Me Mine Abdoullah, avocat au barreau de Nouakchott, président de l’ONG « Publiez Ce Que Vous Payez » (PCQVP) et de la LMDH :

3 September, 2020 - 00:14

‘’Il faut que tous ceux qui ont participé au saccage du pays répondent de leurs actes à la hauteur des forfaits commis’’

Le Calame : On entend très peu la voix de la société civile mauritanienne dans le combat contre la corruption alors qu’elle devrait en être le fer de lance. Que vous inspirent les recommandations du rapport de la CEP sur la gestion de l’ancien président Aziz que la justice a commencé à mettre en œuvre ?

 

Maître Mine Abdoullah : La voix de la Société Civile ne s’est jamais tue ; elle s’est toujours fait entendre à chaque fois que de besoin. Son combat est permanent pour l’ancrage de la démocratie et l’enracinement de l’Etat de droit, lesquels supposent l’exercice plein et entier des libertés, le respect par les 3 pouvoirs que sont l’Exécutif, le Législatif et le Judiciaire des droits des citoyens tels que consacrés par la Constitution, les lois et règlements de la République et les conventions et traités auxquels la Mauritanie a souscrit… La société civile, qui est une sentinelle mais aussi un lanceur d’alerte, se bat aussi pour l’effectivité de la bonne gouvernance et la bonne gestion des biens de l’Etat.

Pour en revenir au dernier aspect de votre question, nous estimons que la mise en place de la CEP (première du genre en Mauritanie), le travail qu’elle a effectué et le rapport qu’elle a produit sont à saluer.
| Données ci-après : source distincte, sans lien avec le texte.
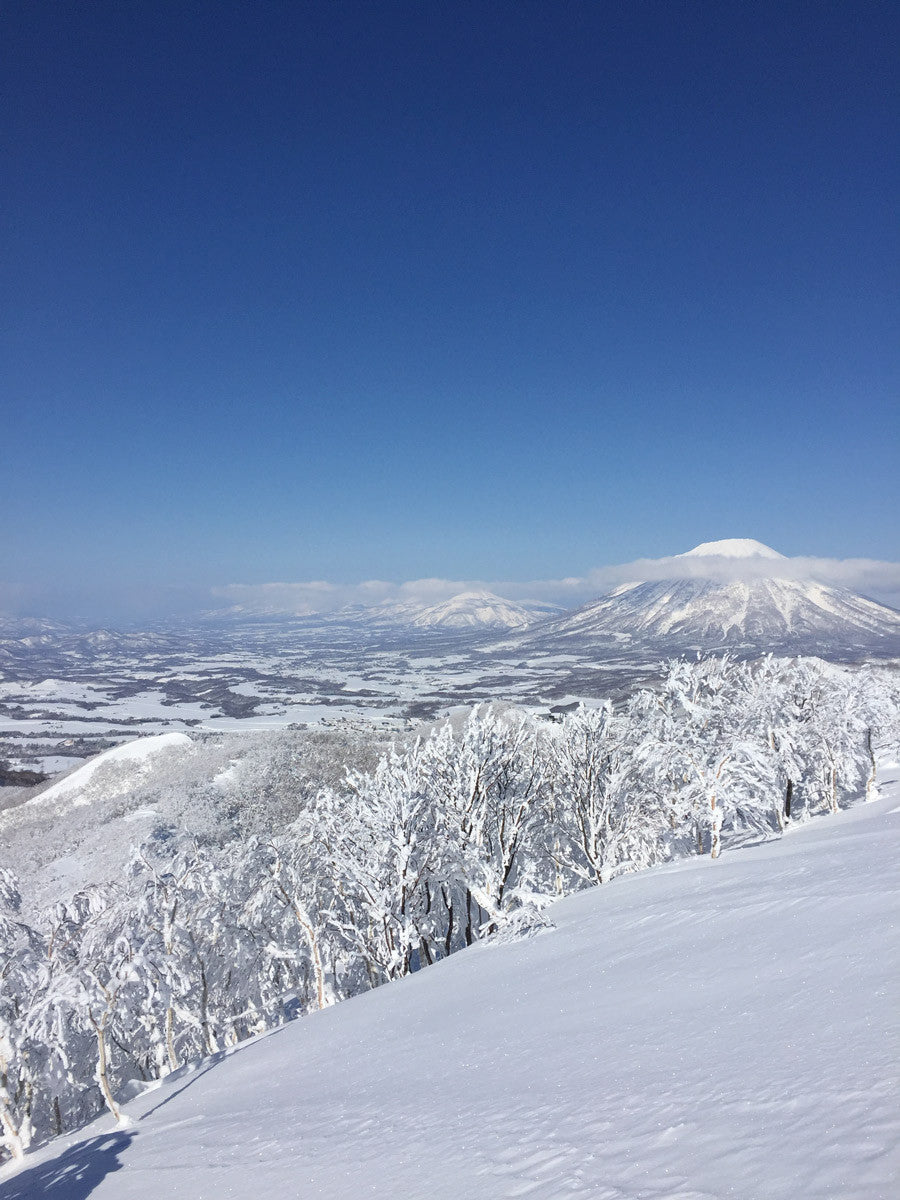 Bluebird Niseko, Japan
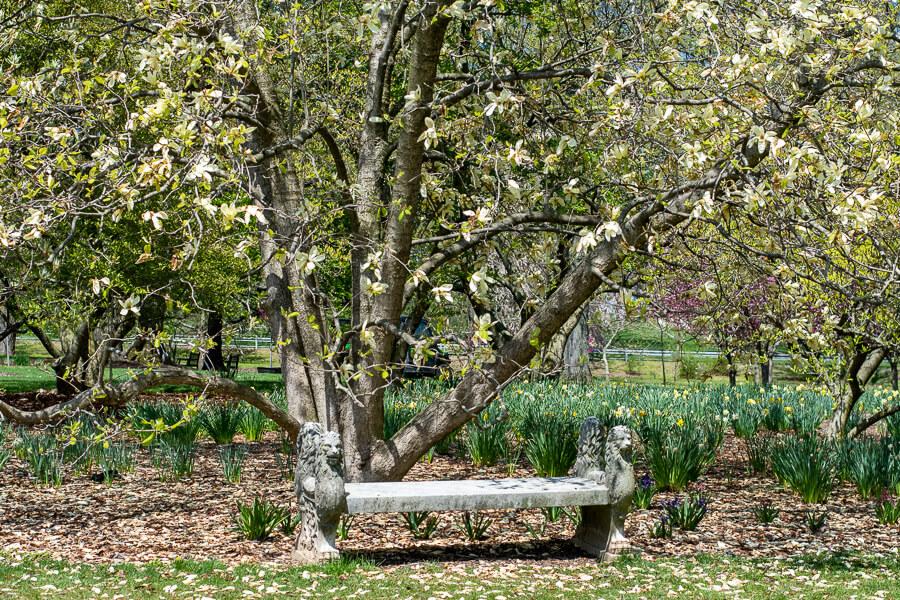 A quiet bench at Hershey Gardens, a Pennsylvania botanical garden.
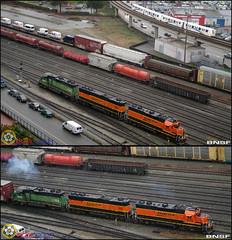 BNSF (BCOL CCCP) Tags: santa railroad canada burlington train bc railway fe northern skytrain translink newwestminster cccp mkii bcol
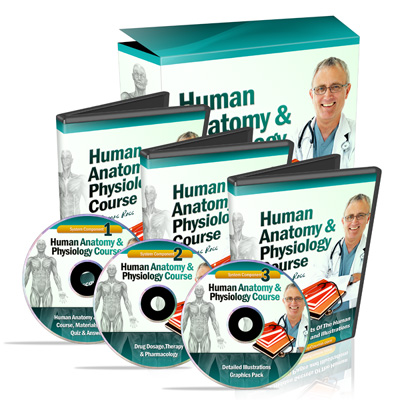Ultimate Home Study Course On Human Anatomy & Physiology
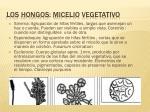 los hongos micelio vegetativo14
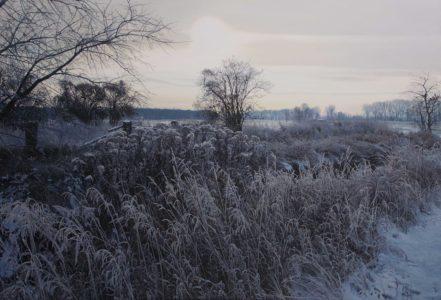 Verwilderter Garten im Winter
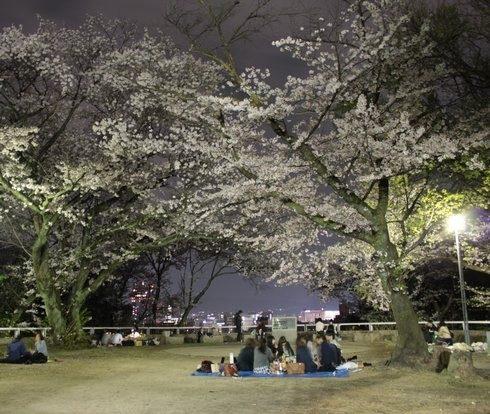 広島・比治山公園の夜、桜がそっと飾る風景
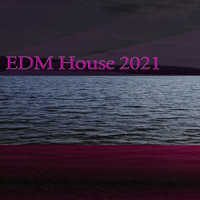 Various Artists - EDM House 2021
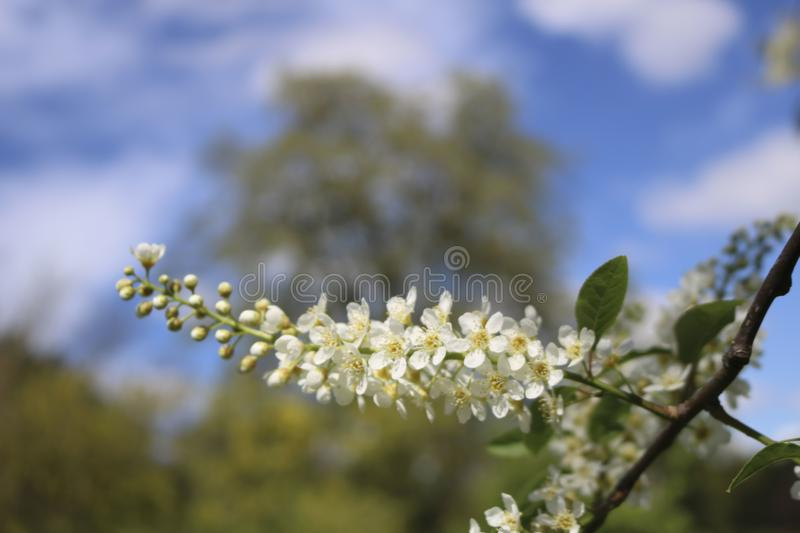 Bird cherry blossoms. royalty free stock photography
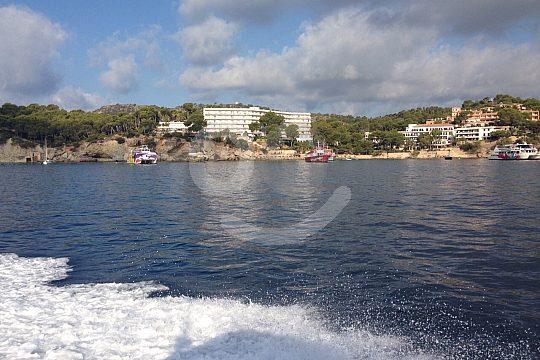 Speedboat Tour to Palma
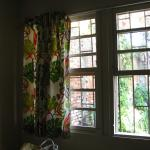 Window and macaw curtains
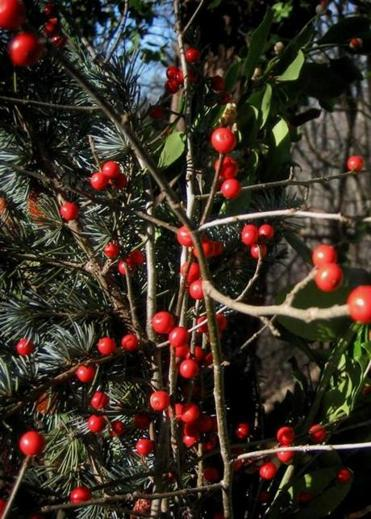 The red berries from holly and the sap from poinsettia plants can cause discomfort if ingested.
Mais, la société civile, tout en se félicitant de l’initiative et de l’action réalisée, exige que le dossier, désormais entre les mains de la justice, soit mené jusqu’au bout, conformément aux textes et que tous ceux qui, sont cités dans le rapport, répondent de leurs actes à la hauteur des forfaits commis.

 

-Avec les préjudices qu’il estime avoir subis d’abord ce rapport, le gouvernement s’est attaché les services d’un collectif d’avocats. Quelle contribution pourrait apportez la société civile dont vous êtes l’un des acteurs ?

 

- Comme, je l’ai dit tantôt, la société civile se bat pour le respect des droits ; que ces droits soient ceux d’un particulier ou de l’Etat, c’est du pareil au même, étant entendu que le détournement des biens de l’Etat, leur accaparement par certains alors qu’ils appartiennent à tous les citoyens, constituent autant de préjudices contre lesquels s’élève la société civile, laquelle ne pourrait qu’être heureuse d’apporter son concours à toute action dont le but est de les recouvrer et les arracher des mains de ceux qui s’en étaient illégalement saisis.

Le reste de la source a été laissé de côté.